L’entrepreneur malien a été le candidat-surprise de la dernière présidentielle. Quasiment inconnu du grand public en début de campagne, Aliou Boubacar Diallo s’était imposé comme le troisième homme du scrutin grâce à un discours volontariste, notamment incarné par son projet de lancer un véritable Plan Marshall économique et social afin de guérir les causes profondes de la crise dans son pays. Une idée qui séduit de plus en plus au Mali… et ailleurs.

La guerre contre le terrorisme ne se gagne pas simplement avec des soldats et des fusils. Cette réalité est désormais bien connue, mais cela n’empêche pas qu’au Mali, comme ailleurs, la réponse militaire et sécuritaire au péril djihadiste, soit encore trop souvent l’unique et seule arme dont disposent les démocraties. Avec toujours les mêmes conséquences : une situation qui s’enlise et des groupes armés qui gagnent le cœur des miséreux en leur offrant les services sociaux que l’Etat est incapable de leur garantir.

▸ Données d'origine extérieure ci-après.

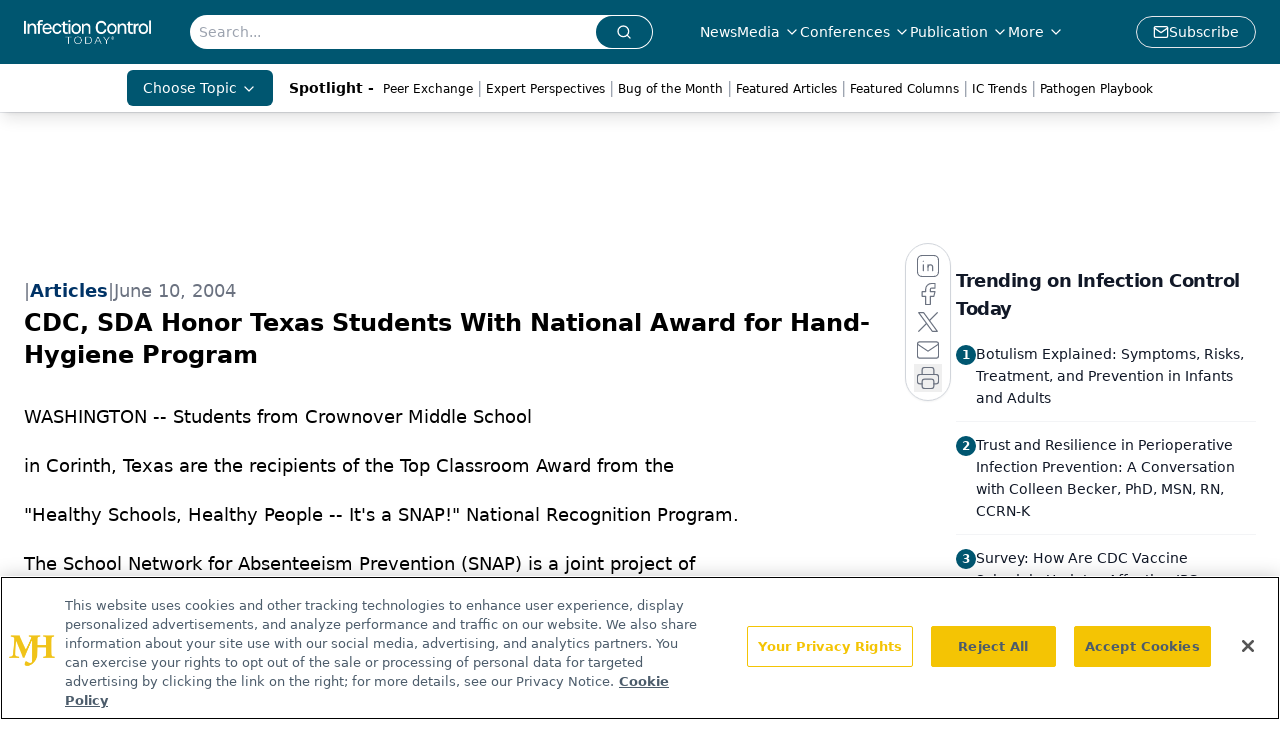

--- FILE ---
content_type: text/html; charset=utf-8
request_url: https://www.google.com/recaptcha/api2/aframe
body_size: 165
content:
<!DOCTYPE HTML><html><head><meta http-equiv="content-type" content="text/html; charset=UTF-8"></head><body><script nonce="ej3X6AO-Z9s7Sl9idBPPGw">/** Anti-fraud and anti-abuse applications only. See google.com/recaptcha */ try{var clients={'sodar':'https://pagead2.googlesyndication.com/pagead/sodar?'};window.addEventListener("message",function(a){try{if(a.source===window.parent){var b=JSON.parse(a.data);var c=clients[b['id']];if(c){var d=document.createElement('img');d.src=c+b['params']+'&rc='+(localStorage.getItem("rc::a")?sessionStorage.getItem("rc::b"):"");window.document.body.appendChild(d);sessionStorage.setItem("rc::e",parseInt(sessionStorage.getItem("rc::e")||0)+1);localStorage.setItem("rc::h",'1768907899061');}}}catch(b){}});window.parent.postMessage("_grecaptcha_ready", "*");}catch(b){}</script></body></html>

--- FILE ---
content_type: application/javascript
request_url: https://api.lightboxcdn.com/z9gd/43392/www.infectioncontroltoday.com/jsonp/z?cb=1768907885585&dre=l&callback=jQuery1124043621848638103455_1768907885566&_=1768907885567
body_size: 1183
content:
jQuery1124043621848638103455_1768907885566({"response":"[base64].[base64].10LAIG-IA___","dre":"l","success":true});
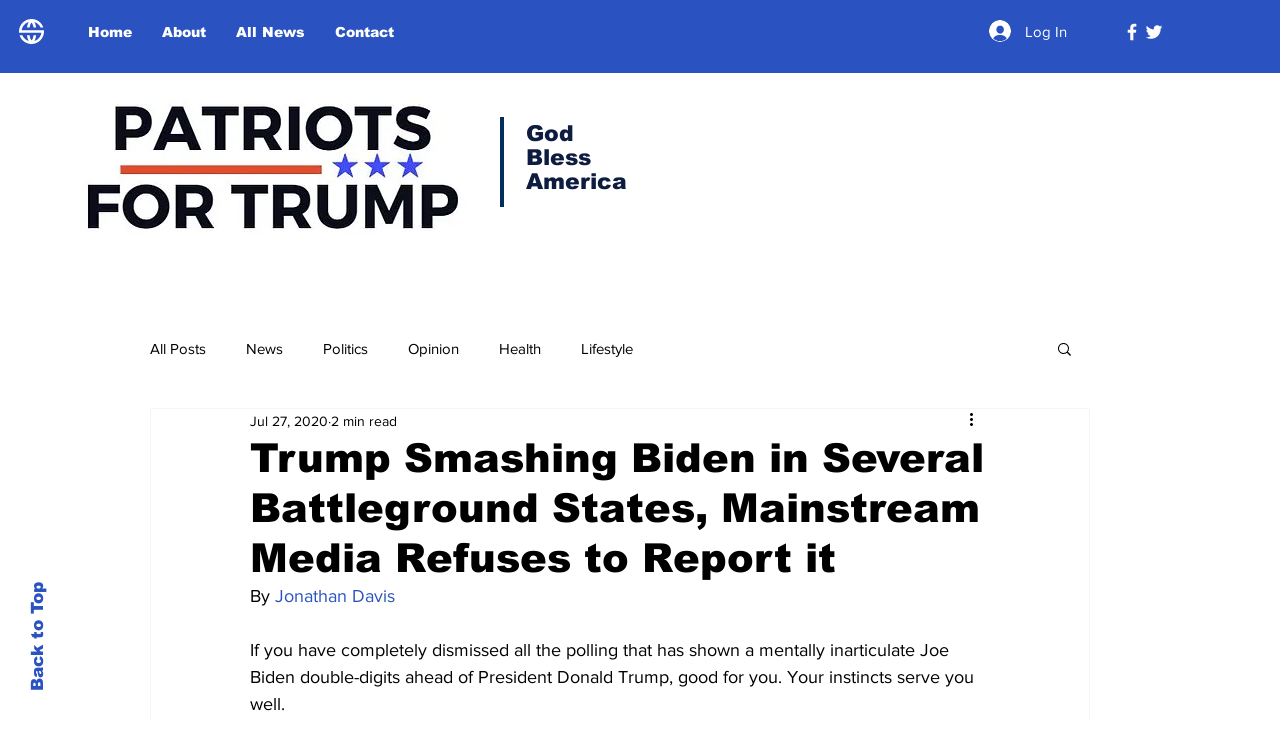

--- FILE ---
content_type: text/html; charset=utf-8
request_url: https://www.google.com/recaptcha/api2/aframe
body_size: 249
content:
<!DOCTYPE HTML><html><head><meta http-equiv="content-type" content="text/html; charset=UTF-8"></head><body><script nonce="vY2O9-HxVwcDU7E4afEpPA">/** Anti-fraud and anti-abuse applications only. See google.com/recaptcha */ try{var clients={'sodar':'https://pagead2.googlesyndication.com/pagead/sodar?'};window.addEventListener("message",function(a){try{if(a.source===window.parent){var b=JSON.parse(a.data);var c=clients[b['id']];if(c){var d=document.createElement('img');d.src=c+b['params']+'&rc='+(localStorage.getItem("rc::a")?sessionStorage.getItem("rc::b"):"");window.document.body.appendChild(d);sessionStorage.setItem("rc::e",parseInt(sessionStorage.getItem("rc::e")||0)+1);localStorage.setItem("rc::h",'1769113716806');}}}catch(b){}});window.parent.postMessage("_grecaptcha_ready", "*");}catch(b){}</script></body></html>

C’est fort de ce constat qu’Aliou Boubacar Diallo avait construit sa campagne présidentielle lors des élections de 2018. Le natif de Kayes, l’un des rares responsables politiques maliens qui peut encore se rendre dans le centre du pays, avait dressé un constat sans concession de la situation : la guerre contre les terroristes ne peut pas être gagnée si on ne redonne pas espoir et confiance aux populations. Et de proposer une feuille de route pour sortir de l’ornière.

Plutôt que les demi-mesures qui sont proposées depuis six ans comme autant de pansements sur une jambe de bois, Aliou Boubacar Diallo veut prendre le taureau par les cornes. Et n’a pas voilé aux Maliens les difficultés de son plan. La première d’entre elles consiste à lever 15 000 milliards de francs (23 milliards d’euros) sur cinq ans. Pas si facile dans un pays du Sahel ponctionné depuis des décennies par une classe politique vorace.

Mais Aliou Boubacar Diallo croit dans le potentiel économique de son pays, notamment dans le secteur minier et dans les régions aujourd’hui contrôlées par les terroristes. Entre emprunts d’État, appels aux bailleurs, et partenariats privé-public, la tâche pourrait être réaliste selon l’entrepreneur qui est, à titre personnel, l’une des premières fortunes du pays et qui souhaite, à l’image de Bric Talon au Bénin, faire évoluer les mentalités de la fonction publique de l’intérieur.

La deuxième priorité, cruellement mise en lumière ces dernières semaines avec les attaques meurtrières dont ont été victimes les formes armées maliennes, consiste en une réorganisation et une modernisation de l’armée, qui doit disposer des moyens humains et matériels pour triompher de ses ennemis de l’intérieur. Un renforcement de l’appareil sécuritaire que réclament depuis longtemps les alliés du Mali, la France en tête, mais que le président IBK semble incapable de mettre en œuvre.

La troisième priorité du Plan Marshall conçu par Aliou Boubacar Diallo, et c’est ce qui en fait sa spécificité et son attrait auprès de l’opinion publique du pays, c’est une politique volontariste d’investissements publics à destination du nord et du centre du pays (mais pas seulement), afin de créer un environnement économique et social qui éradiquera les djihadistes comme la mauvaise herbe qu’ils sont. Construction de routes. Désenclavement des communautés rurales les plus reculées. Constructions d’hôpitaux, de dispensaires, d’écoles, de centrales électriques, de puits.

La tâche est titanesque, mais possible. Surtout, en montrant les besoins en services sociaux de base que rencontrent ces régions, le plan Marshall d’Aliou Boubacar Diallo permet de mieux comprendre le succès des groupes armés qui sont entrés comme dans du beurre dans ces zones que l’état malien avait laissé en déshérence pendant des décennies. C’est en corrigeant cette injustice historique, en donnant du travail et de l’espoir à ces régions miséreuses, que la guerre contre le terrorisme peut être gagnée au Mali.

Une proposition qui avait permis à Aliou Boubacar Diallo de se différencier au cours de la campagne, et que l’on retrouve désormais dans la bouche de nombreux responsables politiques et de la société civile maliens, mais également des diplomates internationaux qui comprennent bien que la voie du tout sécuritaire est sans issue et que l’avenir du Mali n’est aujourd’hui pas garanti face au poison du terrorisme.